[Görev tanımı]:
Aşağıdaki Yehova'ya hamt konulu metinde "7 Evet, büyük" sözlerinden başlayıp aşağıya doğru "hamt Yehova’ya aittir!" sözlerine kadar uzanan her şeyi kelimesi kelimesine aktar.

··· İncelenecek metin

6 Yehova 1918’de “isminden korkanlara, küçüklere ve büyüklere” ödüllerini vermeye başladı; bunların ilkleri İsa’nın meshedilmiş takipçilerinden ölüme kadar sadık olan ve diriltilerek gökteki 24 ihtiyarın saflarına yerleştirilenlerdi. (Vahiy 11:18) Bu kişiler Halleluya diye haykırırken başkaları da onlara katılıyor, çünkü Yuhanna şunları kaydetti: “Ve tahttan bir ses çıkıp dedi: Ey bütün onun kulları, ondan korkanlar, küçükler ve büyükler, Allahımıza hamdedin.” (Vahiy 19:5) Bu “ses” Yehova’nın Sözcüsü olan ve ‘tahtın ortasında’ duran Oğlu İsa Mesih’e aitti. (Vahiy 5:6) Yalnızca gökte değil, burada yerde de “bütün onun kulları” bu ilahiye katılır; meshedilmiş Yuhanna sınıfı yerde önderlik etmektedir. Bu kişiler gerçekten büyük bir sevinçle şu emre itaat ederler: “Allahımıza hamdedin”!
7. Büyük Babil yok edildikten sonra kimler Yehova’ya hamt edecek?
7 Evet, büyük kalabalıktan olanlar da bu kullar arasında sayılır. Onlar 1935’ten beri Büyük Babil’den çıkıyor ve Tanrı’nın şu vaadinin gerçekleştiğini görüyor: “RABDEN korkanları, küçüklerle büyükleri mubarek kılacaktır.” (Mezmur 115:13) Fahişeye benzer Babil yok edildiğinde ‘Tanrımıza hamt etmeye’ Yuhanna sınıfı ve gökteki ordunun tümüyle birlikte onlardan milyonlarcası da katılacak. Daha sonra başka Halleluya nidalarının da duyulacağına kuşku yoktur; bunlar, eskiden seçkin bir konumda olsun ya da olmasın, yeryüzünde diriltilen ve Büyük Babil’in sonsuza dek yok olduğunu öğrenen kişilerden yükselecek. (Vahiy 20:12, 15) Eski fahişe karşısındaki müthiş zaferi için bütün hamt Yehova’ya aittir!
8. Yuhanna’nın gördüğü gökteki hamt koroları, Büyük Babil’in yok edilmesinden önce bize nasıl bir teşvik olmalıdır?

······
··· Verilen bilgiler

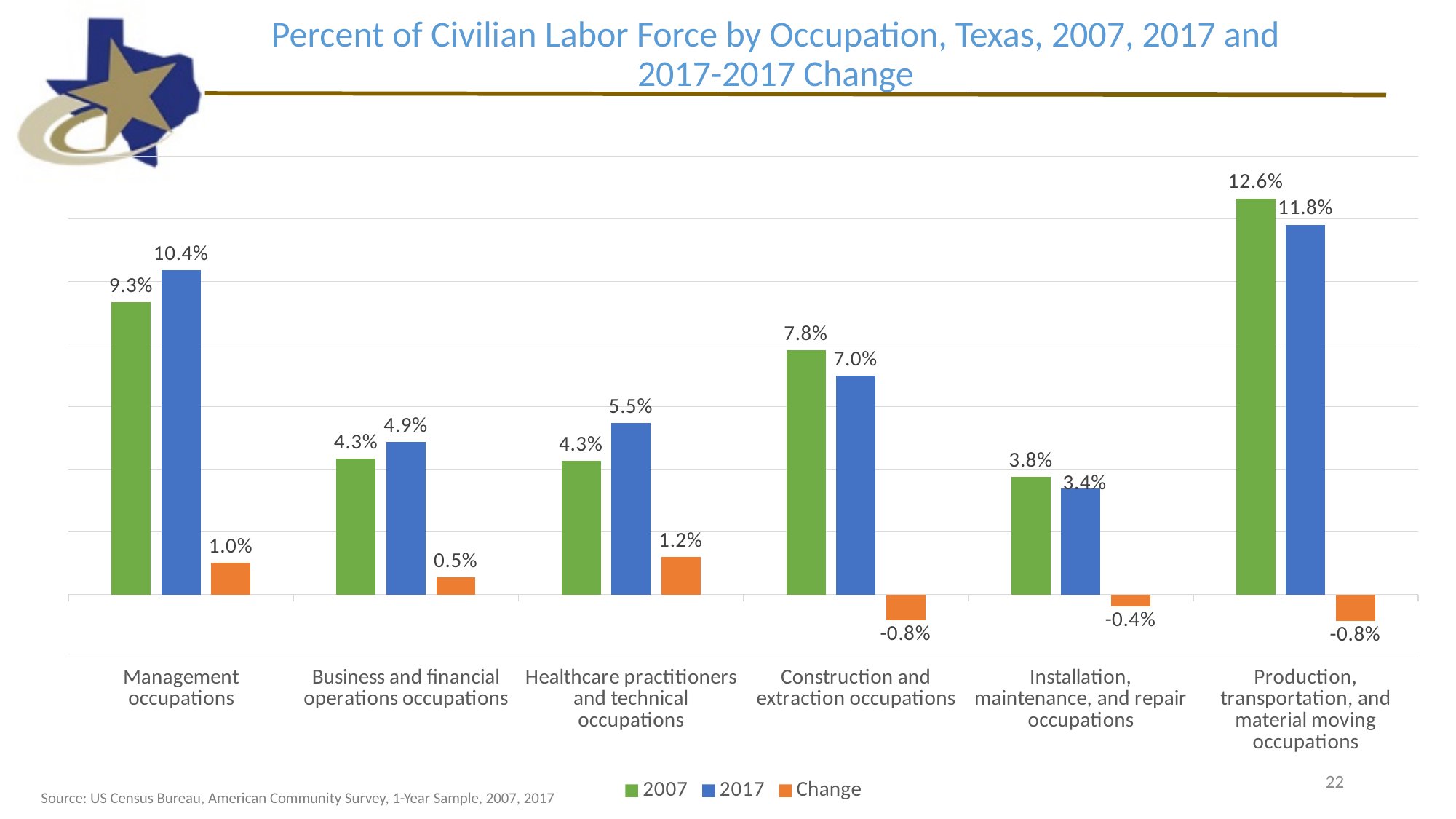
What is the Change value for Healthcare practitioners and technical occupations? 1.2% What kind of chart is shown on the slide? Bar chart What was the 2007 value for Construction and extraction occupations? 7.8% Which occupation category has the highest 2017 value? Production, transportation, and material moving occupations Which occupation category has the lowest 2007 value? Installation, maintenance, and repair occupations How many series does the legend list? 3 Which colour represents the Change series in the legend? Orange What is the difference between the 2017 and 2007 values for Business and financial operations occupations? 0.6% How many occupation categories are shown on the chart? 6 What was the 2017 value for Management occupations? 10.4% What is the Change value for Production, transportation, and material moving occupations? -0.8% Which is larger for Installation, maintenance, and repair occupations: the 2007 value or the 2017 value? 2007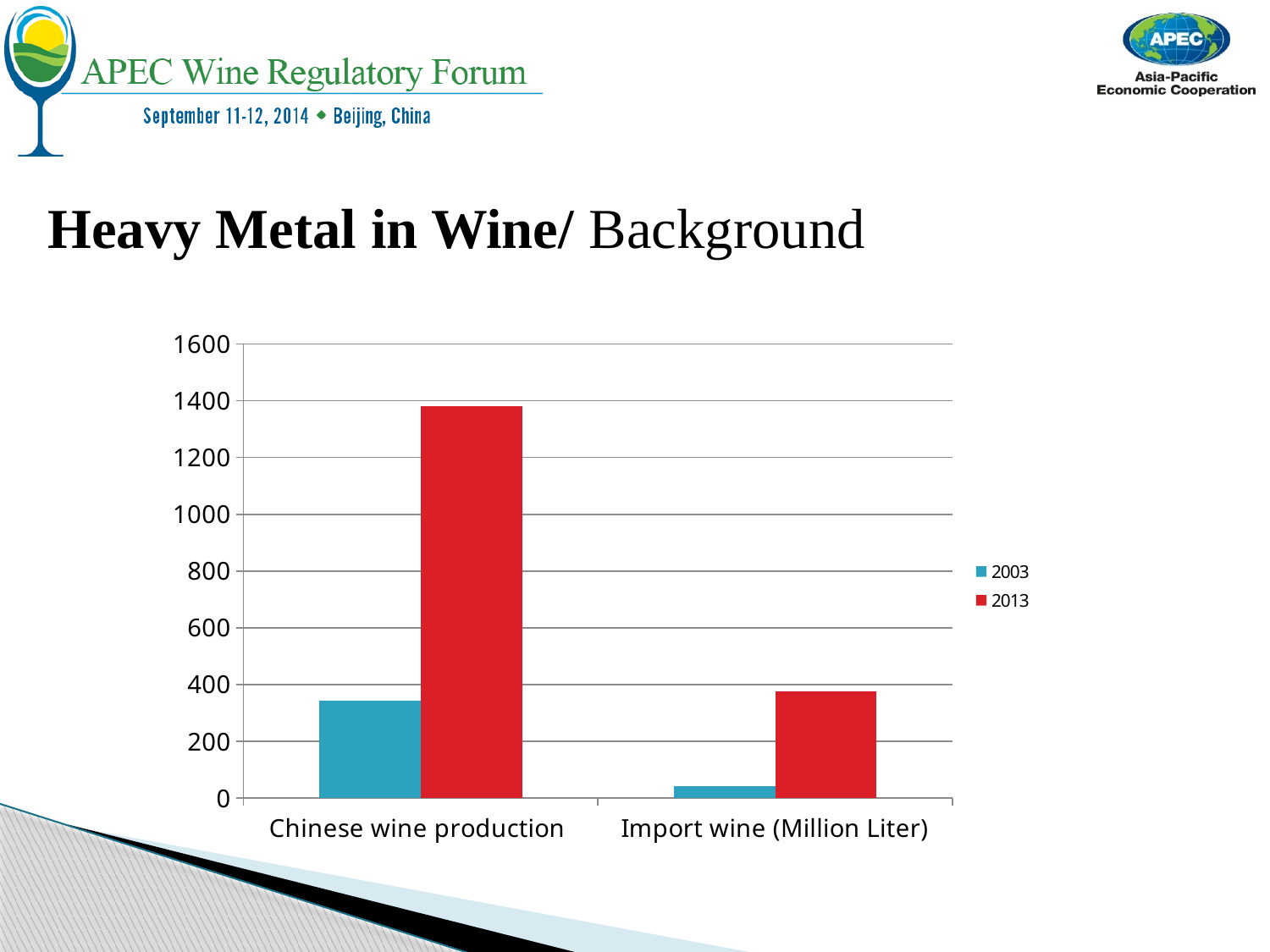
Which years are listed in the legend? 2003 and 2013 How many categories are shown on the x axis? 2 Which bar is the tallest in the chart? Chinese wine production, 2013 How many series does the legend list? 2 Which bar is the shortest in the chart? Import wine (Million Liter), 2003 Is the 2003 value for Import wine (Million Liter) greater or less than 200? less What colour are the bars for the 2013 series? red Is the 2003 value for Chinese wine production greater or less than 400? less What kind of chart is shown on the slide? bar chart Which category has the higher 2013 value, Chinese wine production or Import wine (Million Liter)? Chinese wine production Is the 2013 value for Chinese wine production greater or less than 1200? greater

······

[Görev çıktısı]:
7 Evet, büyük kalabalıktan olanlar da bu kullar arasında sayılır. Onlar 1935’ten beri Büyük Babil’den çıkıyor ve Tanrı’nın şu vaadinin gerçekleştiğini görüyor: “RABDEN korkanları, küçüklerle büyükleri mubarek kılacaktır.” (Mezmur 115:13) Fahişeye benzer Babil yok edildiğinde ‘Tanrımıza hamt etmeye’ Yuhanna sınıfı ve gökteki ordunun tümüyle birlikte onlardan milyonlarcası da katılacak. Daha sonra başka Halleluya nidalarının da duyulacağına kuşku yoktur; bunlar, eskiden seçkin bir konumda olsun ya da olmasın, yeryüzünde diriltilen ve Büyük Babil’in sonsuza dek yok olduğunu öğrenen kişilerden yükselecek. (Vahiy 20:12, 15) Eski fahişe karşısındaki müthiş zaferi için bütün hamt Yehova’ya aittir!